Andrew K. answered • 07/03/19
Student-Athlete and Physics/Computer Science Double Major at MIT
Velocity is the time derivative of position so we can write v = dy/dt. Likewise, acceleration is the time derivative of velocity, so a = dv/dt. In this case the acceration is g, so g = dv/dt. Rearranging the terms, we get g * dt = dv, and integrating both sides (keeping in mind that g is a constant) we get that v = g * t + C for some constant C. We can solve for t by saying that t = 0 is the time when the object is dropped, so the object initially at t = 0 has velocity of 0. Therefore we get 0 = g * 0 + C, so C = 0 and v = g * t.

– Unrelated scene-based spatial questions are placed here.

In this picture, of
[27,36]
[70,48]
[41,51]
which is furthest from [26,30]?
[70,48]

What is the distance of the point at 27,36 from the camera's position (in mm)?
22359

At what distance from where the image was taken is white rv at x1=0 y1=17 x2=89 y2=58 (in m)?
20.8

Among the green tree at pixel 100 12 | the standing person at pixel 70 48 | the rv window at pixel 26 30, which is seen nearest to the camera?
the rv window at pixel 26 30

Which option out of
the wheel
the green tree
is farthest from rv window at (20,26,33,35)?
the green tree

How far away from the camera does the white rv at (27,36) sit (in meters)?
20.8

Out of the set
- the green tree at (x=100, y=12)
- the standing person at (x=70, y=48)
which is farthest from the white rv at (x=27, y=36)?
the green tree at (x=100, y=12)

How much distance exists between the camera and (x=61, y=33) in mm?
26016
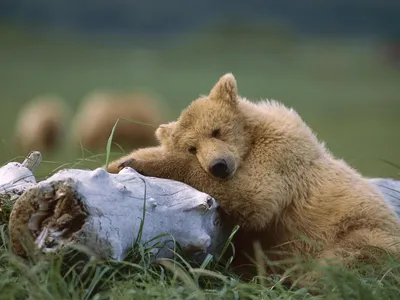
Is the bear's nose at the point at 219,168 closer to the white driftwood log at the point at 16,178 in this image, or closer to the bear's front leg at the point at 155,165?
the bear's front leg at the point at 155,165

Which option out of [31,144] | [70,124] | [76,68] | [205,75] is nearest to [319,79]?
Result: [205,75]

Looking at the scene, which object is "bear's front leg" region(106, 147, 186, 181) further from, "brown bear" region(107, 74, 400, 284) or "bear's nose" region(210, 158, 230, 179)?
"bear's nose" region(210, 158, 230, 179)

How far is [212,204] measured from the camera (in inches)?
188

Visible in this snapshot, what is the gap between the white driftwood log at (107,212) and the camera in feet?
13.6

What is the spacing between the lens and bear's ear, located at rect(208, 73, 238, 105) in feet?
17.3

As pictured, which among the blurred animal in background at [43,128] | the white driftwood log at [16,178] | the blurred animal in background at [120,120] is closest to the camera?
the white driftwood log at [16,178]

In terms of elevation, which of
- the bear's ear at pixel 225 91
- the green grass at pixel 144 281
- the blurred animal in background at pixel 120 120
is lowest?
the blurred animal in background at pixel 120 120

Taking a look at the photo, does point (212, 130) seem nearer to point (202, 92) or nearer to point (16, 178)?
point (16, 178)

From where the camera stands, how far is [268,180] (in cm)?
507

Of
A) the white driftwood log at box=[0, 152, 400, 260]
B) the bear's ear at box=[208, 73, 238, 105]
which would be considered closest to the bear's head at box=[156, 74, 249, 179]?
the bear's ear at box=[208, 73, 238, 105]

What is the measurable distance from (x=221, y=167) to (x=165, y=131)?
642 mm

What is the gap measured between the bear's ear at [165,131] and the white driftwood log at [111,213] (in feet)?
1.79

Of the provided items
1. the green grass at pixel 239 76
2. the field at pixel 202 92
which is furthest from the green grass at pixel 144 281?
the green grass at pixel 239 76

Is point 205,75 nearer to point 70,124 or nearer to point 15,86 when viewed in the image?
point 15,86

We can now plug this into out first equation to get g * t = dy/dt, then we rearrange the terms to get g * t * dt = dy. Integrating both sides we get (g * t^2) / 2 + C = y. Using the fact that at time t = 0, the object is at y = 150, we get C = 150, so y = (g * t^2) / 2 + 150. We can now use this equation to solve for what time the object will hit the ground (y = 0). This gives us 0 = (-9.8 * t^2) / 2 + 150, so t = sqrt(300/9.8). Plugging this back into our equation for v, we get v = -9.8 * sqrt(300/9.8), so v = -sqrt(2940).
Therefore the final velocity when the ball hits the ground is v = -54.22 m/s.
Hope this helps! Let me know if I need to explain anything.